### Input
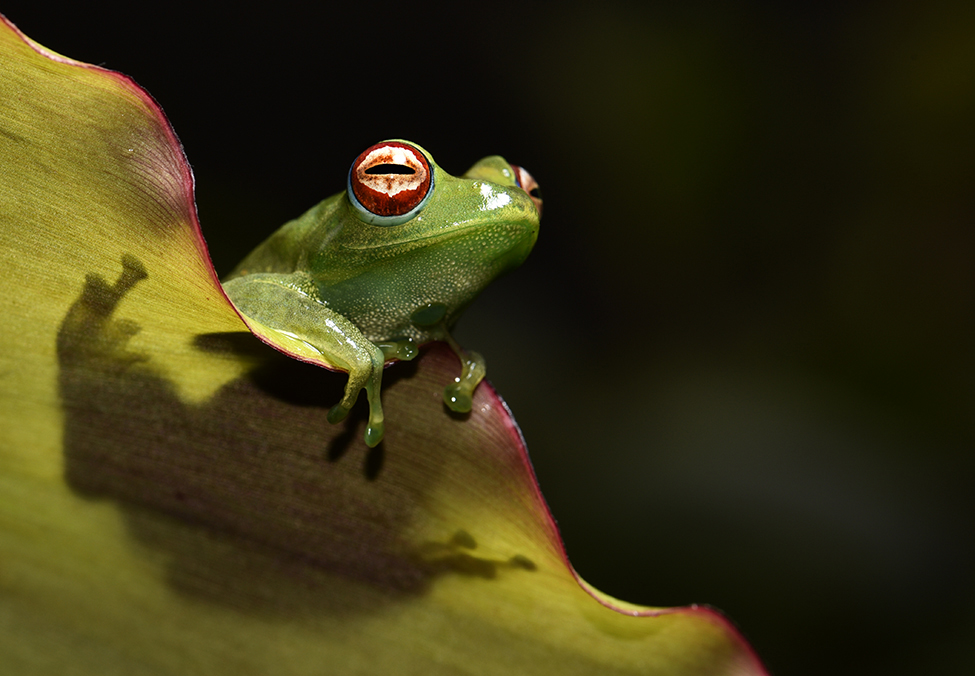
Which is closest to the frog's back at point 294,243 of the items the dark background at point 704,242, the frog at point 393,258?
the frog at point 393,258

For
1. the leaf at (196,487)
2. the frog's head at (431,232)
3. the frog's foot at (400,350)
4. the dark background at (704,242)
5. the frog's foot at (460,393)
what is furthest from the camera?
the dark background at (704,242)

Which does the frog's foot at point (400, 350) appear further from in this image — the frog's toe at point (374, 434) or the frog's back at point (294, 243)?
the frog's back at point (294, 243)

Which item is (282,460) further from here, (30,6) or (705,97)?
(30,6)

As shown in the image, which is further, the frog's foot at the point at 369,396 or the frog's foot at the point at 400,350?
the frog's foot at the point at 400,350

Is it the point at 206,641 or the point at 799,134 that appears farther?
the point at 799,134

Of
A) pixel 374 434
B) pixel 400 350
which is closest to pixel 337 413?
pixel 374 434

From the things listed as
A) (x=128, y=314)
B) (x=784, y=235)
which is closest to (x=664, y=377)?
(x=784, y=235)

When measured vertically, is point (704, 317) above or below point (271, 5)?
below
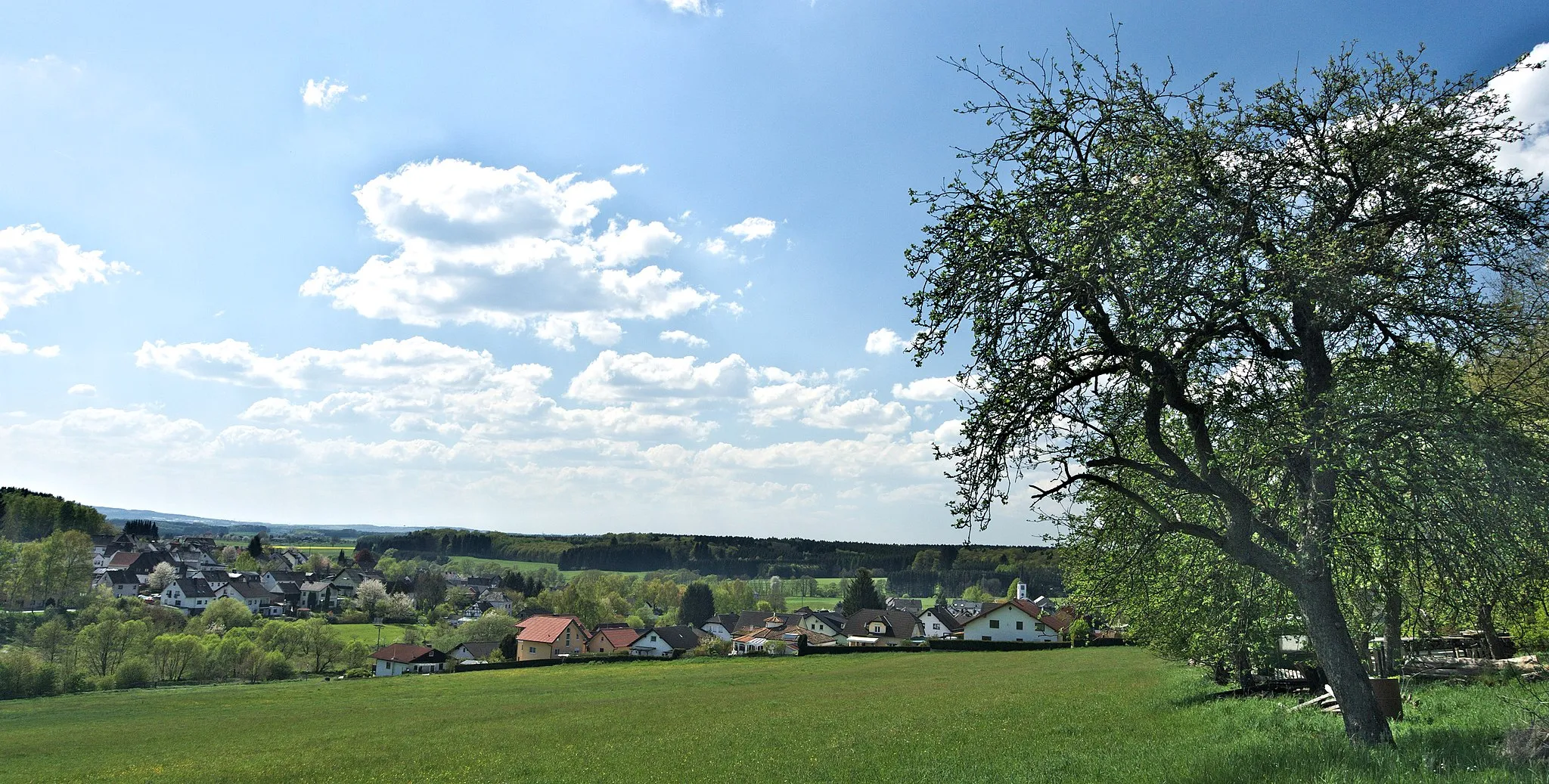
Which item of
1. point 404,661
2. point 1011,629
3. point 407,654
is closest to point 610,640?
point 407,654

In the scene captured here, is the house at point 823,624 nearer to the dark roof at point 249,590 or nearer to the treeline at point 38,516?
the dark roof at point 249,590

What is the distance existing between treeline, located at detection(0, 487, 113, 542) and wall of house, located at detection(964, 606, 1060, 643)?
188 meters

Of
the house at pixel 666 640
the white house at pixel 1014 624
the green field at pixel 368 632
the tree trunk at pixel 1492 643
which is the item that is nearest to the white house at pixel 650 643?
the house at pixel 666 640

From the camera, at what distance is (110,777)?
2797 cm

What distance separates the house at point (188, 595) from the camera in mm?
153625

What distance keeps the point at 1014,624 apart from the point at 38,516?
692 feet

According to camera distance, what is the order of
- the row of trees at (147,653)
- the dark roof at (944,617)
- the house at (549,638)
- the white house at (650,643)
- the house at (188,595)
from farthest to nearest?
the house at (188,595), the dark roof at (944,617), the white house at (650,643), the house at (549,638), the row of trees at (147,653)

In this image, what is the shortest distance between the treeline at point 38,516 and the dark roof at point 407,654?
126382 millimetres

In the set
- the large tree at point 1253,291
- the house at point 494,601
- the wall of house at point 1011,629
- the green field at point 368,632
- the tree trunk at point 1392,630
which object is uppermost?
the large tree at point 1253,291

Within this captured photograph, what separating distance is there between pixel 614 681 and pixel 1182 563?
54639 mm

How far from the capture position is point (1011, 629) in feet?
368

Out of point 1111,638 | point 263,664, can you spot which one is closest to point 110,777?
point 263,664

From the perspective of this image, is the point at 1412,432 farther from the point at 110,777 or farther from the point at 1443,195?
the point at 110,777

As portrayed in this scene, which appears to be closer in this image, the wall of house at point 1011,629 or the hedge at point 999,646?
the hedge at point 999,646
==
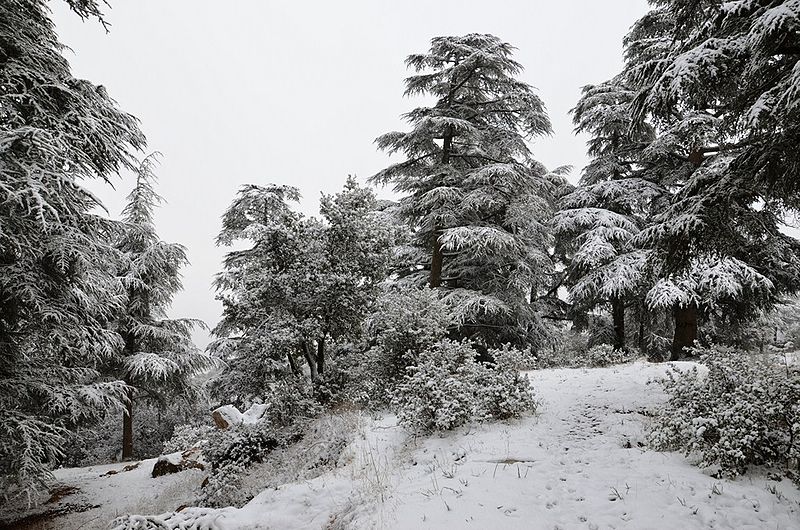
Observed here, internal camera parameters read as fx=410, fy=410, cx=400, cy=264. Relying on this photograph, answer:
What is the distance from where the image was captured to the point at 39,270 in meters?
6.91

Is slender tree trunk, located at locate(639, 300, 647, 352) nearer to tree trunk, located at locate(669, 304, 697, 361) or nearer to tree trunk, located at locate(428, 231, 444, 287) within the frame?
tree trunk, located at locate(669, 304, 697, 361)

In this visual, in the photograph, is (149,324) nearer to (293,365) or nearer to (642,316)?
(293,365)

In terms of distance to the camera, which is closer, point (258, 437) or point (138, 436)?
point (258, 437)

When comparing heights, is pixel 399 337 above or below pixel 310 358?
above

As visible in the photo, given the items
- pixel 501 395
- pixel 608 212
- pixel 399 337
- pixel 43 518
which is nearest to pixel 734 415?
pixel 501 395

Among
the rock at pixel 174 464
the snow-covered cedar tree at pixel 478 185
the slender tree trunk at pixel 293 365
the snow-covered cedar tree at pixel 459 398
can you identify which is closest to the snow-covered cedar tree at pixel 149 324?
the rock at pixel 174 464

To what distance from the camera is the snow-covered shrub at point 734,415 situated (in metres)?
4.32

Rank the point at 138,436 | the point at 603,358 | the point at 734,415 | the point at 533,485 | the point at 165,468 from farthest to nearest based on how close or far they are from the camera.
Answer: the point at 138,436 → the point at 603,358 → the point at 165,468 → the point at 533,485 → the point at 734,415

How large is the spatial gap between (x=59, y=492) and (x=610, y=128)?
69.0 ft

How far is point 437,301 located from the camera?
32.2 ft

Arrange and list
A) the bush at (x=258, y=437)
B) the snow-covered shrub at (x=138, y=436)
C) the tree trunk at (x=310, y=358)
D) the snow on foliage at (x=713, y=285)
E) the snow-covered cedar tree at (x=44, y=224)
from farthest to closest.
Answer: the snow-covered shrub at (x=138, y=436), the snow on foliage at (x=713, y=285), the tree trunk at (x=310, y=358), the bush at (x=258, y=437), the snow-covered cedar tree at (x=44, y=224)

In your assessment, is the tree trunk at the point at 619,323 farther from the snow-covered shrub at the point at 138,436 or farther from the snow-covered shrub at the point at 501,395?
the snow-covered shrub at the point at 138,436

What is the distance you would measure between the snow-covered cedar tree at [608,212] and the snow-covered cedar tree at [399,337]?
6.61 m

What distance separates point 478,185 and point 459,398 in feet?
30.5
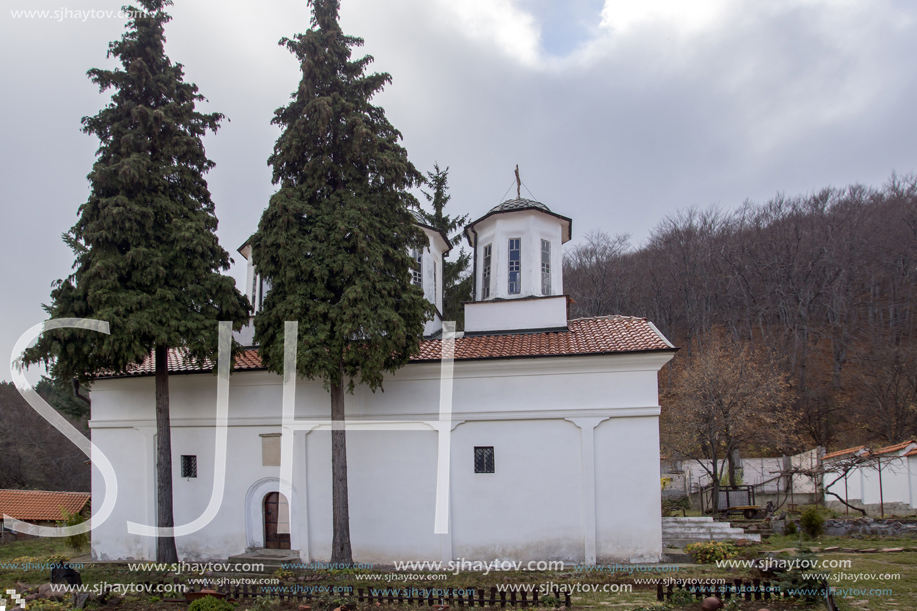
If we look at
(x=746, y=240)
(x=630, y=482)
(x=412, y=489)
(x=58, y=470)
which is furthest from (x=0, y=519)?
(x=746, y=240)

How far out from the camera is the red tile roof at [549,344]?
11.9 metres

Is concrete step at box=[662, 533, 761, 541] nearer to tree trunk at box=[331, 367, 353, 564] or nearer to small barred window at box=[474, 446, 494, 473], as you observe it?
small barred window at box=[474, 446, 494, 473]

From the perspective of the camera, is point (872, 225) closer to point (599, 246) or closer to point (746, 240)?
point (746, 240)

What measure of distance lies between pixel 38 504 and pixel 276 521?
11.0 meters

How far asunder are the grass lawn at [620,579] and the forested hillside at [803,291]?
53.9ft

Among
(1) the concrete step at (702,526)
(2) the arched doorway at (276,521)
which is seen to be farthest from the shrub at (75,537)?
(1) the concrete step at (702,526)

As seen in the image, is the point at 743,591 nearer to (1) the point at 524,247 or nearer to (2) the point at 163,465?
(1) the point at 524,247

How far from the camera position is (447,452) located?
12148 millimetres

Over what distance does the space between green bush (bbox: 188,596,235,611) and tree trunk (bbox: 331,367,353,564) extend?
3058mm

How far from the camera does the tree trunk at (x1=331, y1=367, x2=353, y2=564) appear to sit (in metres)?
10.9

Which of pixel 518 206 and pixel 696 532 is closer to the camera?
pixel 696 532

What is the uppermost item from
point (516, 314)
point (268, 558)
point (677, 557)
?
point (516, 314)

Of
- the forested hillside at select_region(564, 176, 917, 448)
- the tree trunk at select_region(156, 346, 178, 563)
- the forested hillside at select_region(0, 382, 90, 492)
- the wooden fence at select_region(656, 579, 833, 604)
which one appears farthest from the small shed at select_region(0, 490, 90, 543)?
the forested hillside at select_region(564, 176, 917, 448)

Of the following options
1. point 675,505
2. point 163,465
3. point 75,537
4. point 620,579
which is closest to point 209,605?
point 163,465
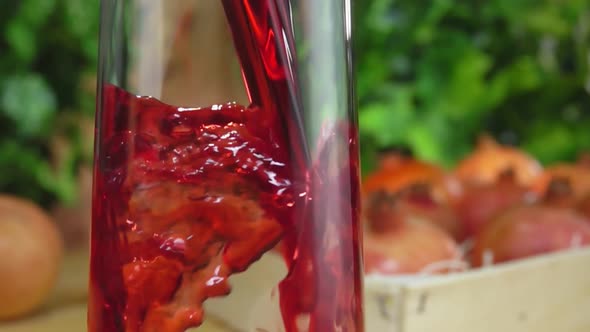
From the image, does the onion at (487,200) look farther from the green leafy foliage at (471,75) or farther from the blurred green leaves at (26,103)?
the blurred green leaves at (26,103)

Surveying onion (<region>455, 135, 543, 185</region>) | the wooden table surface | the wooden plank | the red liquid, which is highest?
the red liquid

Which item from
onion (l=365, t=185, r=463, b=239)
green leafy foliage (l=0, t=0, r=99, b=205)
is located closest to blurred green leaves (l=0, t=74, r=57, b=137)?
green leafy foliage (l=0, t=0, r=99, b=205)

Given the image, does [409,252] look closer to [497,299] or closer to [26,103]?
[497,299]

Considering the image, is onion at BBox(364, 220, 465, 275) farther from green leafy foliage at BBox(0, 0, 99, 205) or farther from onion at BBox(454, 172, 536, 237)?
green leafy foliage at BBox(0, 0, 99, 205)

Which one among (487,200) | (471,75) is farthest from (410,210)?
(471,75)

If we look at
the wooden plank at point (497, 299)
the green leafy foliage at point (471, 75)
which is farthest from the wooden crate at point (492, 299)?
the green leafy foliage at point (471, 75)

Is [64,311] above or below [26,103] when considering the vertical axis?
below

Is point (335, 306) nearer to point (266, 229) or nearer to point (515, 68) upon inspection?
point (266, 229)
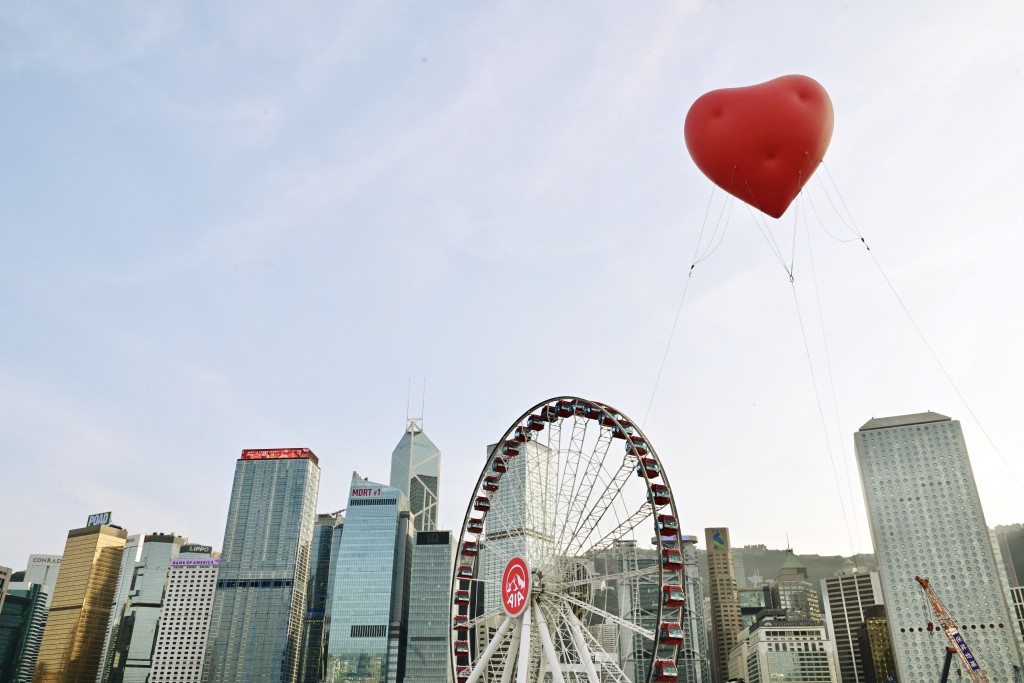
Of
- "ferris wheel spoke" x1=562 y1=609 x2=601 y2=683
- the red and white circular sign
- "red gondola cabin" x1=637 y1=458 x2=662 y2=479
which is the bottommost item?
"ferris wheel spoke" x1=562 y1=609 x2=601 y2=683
--
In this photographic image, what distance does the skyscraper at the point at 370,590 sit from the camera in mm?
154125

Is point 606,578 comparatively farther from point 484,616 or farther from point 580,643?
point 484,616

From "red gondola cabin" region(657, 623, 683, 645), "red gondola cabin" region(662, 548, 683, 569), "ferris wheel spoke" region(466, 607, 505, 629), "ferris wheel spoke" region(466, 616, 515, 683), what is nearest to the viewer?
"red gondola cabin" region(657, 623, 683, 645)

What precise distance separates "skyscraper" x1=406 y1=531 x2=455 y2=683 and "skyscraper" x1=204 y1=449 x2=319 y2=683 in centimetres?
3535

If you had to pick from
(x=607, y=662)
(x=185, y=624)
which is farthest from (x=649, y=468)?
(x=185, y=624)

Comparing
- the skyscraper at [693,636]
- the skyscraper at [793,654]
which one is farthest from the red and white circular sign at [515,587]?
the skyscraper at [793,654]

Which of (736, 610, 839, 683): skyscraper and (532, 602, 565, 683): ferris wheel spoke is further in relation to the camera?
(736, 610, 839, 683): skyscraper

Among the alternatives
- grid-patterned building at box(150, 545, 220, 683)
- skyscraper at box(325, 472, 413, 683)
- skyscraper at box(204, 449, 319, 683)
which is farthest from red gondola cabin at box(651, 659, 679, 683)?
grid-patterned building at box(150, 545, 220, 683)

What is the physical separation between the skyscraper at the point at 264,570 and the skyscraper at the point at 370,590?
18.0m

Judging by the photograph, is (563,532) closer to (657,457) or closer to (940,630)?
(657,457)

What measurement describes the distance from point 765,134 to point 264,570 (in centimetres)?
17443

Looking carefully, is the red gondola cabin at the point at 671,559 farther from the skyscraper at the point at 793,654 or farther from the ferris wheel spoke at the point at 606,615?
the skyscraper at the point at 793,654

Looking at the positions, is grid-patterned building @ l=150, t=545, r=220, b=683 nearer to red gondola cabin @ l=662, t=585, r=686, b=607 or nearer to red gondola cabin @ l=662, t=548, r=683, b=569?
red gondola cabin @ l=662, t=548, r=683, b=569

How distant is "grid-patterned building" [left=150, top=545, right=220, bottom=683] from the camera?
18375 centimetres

### Request
Show each line from the records above that contains the string "located", matching its case.

### Reply
What is the distance existing between treeline, located at detection(0, 487, 113, 542) and wall of house, located at detection(964, 606, 1060, 643)?
Is slender tree trunk, located at locate(639, 300, 647, 352) nearer to tree trunk, located at locate(669, 304, 697, 361) or nearer to tree trunk, located at locate(428, 231, 444, 287) within the frame?
tree trunk, located at locate(669, 304, 697, 361)
How far is point 437,301 located from the camera?
How far from the camera position is (447,452) located?
is located closest to blurred green leaves (l=0, t=74, r=57, b=137)?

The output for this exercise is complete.